-- Begin --

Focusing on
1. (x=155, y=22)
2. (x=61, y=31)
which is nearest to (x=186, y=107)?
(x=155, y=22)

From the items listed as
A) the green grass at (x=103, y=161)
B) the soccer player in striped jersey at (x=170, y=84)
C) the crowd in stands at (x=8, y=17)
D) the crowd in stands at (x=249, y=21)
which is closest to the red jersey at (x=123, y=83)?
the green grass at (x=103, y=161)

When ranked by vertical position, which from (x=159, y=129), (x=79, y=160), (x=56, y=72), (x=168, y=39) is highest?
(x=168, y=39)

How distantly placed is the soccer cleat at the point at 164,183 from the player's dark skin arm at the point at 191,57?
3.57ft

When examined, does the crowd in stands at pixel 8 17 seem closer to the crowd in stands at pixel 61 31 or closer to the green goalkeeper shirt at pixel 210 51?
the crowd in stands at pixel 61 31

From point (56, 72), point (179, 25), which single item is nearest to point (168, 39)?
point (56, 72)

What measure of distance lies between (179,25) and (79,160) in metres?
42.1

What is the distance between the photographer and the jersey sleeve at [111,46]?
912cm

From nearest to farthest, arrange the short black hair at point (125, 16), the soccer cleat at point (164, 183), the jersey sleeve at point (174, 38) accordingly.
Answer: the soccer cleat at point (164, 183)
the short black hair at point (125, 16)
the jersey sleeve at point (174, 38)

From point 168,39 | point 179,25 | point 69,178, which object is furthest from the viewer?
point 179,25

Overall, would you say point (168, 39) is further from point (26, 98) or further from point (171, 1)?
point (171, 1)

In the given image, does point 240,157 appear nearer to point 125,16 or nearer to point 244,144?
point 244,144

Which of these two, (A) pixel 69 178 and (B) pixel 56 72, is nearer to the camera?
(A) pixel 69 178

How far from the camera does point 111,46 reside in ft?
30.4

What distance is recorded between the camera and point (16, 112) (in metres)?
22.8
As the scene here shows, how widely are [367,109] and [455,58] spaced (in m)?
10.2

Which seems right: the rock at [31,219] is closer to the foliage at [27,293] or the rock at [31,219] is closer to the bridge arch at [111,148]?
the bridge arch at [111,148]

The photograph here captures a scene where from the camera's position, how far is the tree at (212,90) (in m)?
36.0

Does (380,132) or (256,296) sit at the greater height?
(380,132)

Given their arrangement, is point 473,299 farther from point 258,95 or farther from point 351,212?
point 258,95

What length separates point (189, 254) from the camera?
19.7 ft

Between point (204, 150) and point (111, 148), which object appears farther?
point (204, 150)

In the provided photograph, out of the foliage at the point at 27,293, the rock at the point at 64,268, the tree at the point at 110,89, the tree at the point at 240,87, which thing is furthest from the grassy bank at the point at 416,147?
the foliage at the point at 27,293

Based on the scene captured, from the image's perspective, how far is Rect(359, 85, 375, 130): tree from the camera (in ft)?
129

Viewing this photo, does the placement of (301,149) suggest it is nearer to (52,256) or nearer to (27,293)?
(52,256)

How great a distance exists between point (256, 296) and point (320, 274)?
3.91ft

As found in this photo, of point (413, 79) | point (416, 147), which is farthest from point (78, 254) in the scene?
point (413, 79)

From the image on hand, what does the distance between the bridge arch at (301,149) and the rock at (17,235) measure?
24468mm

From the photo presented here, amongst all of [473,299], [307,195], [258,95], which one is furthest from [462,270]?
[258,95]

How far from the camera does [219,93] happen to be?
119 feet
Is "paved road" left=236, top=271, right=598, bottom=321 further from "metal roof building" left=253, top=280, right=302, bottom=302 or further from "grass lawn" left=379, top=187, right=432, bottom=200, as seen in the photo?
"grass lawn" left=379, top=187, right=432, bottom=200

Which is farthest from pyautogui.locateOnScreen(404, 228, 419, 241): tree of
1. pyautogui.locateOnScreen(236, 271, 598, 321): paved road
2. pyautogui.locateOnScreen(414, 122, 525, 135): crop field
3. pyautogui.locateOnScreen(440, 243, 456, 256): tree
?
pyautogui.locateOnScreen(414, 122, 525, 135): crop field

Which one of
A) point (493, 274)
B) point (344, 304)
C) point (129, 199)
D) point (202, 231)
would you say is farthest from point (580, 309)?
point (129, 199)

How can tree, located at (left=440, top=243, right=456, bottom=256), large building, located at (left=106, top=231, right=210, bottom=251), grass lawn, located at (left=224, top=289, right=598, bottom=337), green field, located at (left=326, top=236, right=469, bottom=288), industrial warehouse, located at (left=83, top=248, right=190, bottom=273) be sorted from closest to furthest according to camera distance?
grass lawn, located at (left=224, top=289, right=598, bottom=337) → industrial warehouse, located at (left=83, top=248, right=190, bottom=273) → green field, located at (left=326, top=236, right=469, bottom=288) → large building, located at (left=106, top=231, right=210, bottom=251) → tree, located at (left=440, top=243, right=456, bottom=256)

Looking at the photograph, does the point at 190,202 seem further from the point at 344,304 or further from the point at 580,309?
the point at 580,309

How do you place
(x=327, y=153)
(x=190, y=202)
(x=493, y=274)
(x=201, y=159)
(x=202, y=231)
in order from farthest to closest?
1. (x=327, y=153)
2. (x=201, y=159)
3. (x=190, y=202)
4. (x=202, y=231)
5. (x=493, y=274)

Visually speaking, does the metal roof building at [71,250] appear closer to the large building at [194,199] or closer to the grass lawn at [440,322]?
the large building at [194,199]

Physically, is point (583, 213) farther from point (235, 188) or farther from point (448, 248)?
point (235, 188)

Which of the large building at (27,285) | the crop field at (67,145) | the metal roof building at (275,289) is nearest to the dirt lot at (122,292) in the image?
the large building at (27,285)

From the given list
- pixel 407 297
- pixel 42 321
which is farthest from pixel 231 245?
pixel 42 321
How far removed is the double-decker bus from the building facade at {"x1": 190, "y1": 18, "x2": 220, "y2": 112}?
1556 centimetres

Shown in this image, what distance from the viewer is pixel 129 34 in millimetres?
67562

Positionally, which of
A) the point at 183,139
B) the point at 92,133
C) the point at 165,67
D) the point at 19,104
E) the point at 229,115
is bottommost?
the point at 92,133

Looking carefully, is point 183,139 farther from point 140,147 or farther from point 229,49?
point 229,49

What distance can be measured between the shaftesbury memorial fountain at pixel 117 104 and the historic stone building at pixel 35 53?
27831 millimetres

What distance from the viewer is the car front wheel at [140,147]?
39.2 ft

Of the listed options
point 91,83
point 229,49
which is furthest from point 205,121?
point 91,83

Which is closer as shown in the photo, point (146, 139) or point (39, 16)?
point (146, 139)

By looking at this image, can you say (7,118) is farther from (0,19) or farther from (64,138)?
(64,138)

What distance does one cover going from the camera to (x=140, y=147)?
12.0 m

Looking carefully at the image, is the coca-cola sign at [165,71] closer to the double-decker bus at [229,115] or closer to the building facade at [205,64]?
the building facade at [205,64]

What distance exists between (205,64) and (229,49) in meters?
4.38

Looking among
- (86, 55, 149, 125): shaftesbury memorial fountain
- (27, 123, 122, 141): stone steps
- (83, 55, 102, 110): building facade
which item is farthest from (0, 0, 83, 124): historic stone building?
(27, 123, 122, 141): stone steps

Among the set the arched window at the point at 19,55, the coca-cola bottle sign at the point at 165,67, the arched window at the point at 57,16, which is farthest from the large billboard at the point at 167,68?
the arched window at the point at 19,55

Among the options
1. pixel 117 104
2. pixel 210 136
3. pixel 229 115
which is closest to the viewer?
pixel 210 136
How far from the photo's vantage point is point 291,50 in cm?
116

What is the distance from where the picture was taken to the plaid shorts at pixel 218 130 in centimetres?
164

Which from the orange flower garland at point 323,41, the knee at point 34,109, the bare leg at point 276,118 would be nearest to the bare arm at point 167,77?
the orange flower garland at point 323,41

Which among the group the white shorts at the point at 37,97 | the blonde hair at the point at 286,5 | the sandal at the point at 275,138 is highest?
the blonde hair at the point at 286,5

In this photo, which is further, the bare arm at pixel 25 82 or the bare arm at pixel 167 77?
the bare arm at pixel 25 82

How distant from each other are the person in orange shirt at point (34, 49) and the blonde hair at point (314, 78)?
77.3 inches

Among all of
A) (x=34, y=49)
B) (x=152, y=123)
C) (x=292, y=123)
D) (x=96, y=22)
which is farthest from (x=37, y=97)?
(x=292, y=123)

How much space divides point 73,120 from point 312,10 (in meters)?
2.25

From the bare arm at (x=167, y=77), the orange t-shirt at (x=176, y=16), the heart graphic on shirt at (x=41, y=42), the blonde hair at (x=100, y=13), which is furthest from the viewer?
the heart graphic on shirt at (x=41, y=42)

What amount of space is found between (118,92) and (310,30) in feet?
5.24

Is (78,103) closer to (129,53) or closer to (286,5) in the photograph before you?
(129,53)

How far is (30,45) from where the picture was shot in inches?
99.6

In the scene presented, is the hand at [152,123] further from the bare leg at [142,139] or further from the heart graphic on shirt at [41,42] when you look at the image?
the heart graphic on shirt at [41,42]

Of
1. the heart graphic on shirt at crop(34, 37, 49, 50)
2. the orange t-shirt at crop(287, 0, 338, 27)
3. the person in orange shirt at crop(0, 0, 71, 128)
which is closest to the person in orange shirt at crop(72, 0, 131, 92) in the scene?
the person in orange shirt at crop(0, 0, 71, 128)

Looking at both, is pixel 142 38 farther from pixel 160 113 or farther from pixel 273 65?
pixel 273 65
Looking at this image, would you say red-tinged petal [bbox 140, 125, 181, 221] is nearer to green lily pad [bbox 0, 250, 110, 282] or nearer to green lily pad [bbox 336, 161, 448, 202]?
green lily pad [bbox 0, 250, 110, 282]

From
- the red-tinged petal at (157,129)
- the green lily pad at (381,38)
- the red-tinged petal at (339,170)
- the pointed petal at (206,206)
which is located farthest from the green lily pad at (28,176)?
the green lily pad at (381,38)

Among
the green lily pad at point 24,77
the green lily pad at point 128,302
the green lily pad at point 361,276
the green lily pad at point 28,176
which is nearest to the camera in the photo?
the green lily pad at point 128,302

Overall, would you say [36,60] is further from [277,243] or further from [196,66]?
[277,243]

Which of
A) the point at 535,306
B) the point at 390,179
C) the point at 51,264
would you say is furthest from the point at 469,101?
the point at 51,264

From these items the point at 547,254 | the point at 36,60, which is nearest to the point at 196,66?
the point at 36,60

-- End --

_SHORT EXERCISE_
Reproduce exactly the lines from the one containing "What amount of" through the last line of the records above, including both, and nothing else.

_REPLY_
What amount of space is found between (118,92) and (310,30) in feet?
5.24

Is (78,103) closer to (129,53) or closer to (286,5) in the photograph before you?
(129,53)

How far is (30,45) from where the picture was shot in inches?
99.6

In the scene presented, is the hand at [152,123] further from the bare leg at [142,139] or further from the heart graphic on shirt at [41,42] when you look at the image?
the heart graphic on shirt at [41,42]

Of
1. the heart graphic on shirt at crop(34, 37, 49, 50)
2. the orange t-shirt at crop(287, 0, 338, 27)
3. the person in orange shirt at crop(0, 0, 71, 128)
which is closest to the person in orange shirt at crop(72, 0, 131, 92) in the scene?
the person in orange shirt at crop(0, 0, 71, 128)

Looking at both, is pixel 142 38 farther from pixel 160 113 or farther from pixel 273 65?
pixel 273 65
Looking at this image, would you say red-tinged petal [bbox 140, 125, 181, 221] is nearer to green lily pad [bbox 0, 250, 110, 282] or nearer to green lily pad [bbox 336, 161, 448, 202]?
green lily pad [bbox 0, 250, 110, 282]

From
- the red-tinged petal at (157,129)
- the green lily pad at (381,38)
- the red-tinged petal at (339,170)
- the pointed petal at (206,206)
which is located farthest from the green lily pad at (28,176)?
the green lily pad at (381,38)

Among
the green lily pad at point 24,77
the green lily pad at point 128,302
the green lily pad at point 361,276
the green lily pad at point 28,176
which is nearest to the camera in the photo?
the green lily pad at point 128,302

Overall, would you say [36,60] is further from [277,243] or further from [196,66]?
[277,243]

Which of
A) the point at 535,306
B) the point at 390,179
C) the point at 51,264
would you say is furthest from the point at 469,101?
the point at 51,264

From these items the point at 547,254 | the point at 36,60, which is nearest to the point at 196,66?
the point at 36,60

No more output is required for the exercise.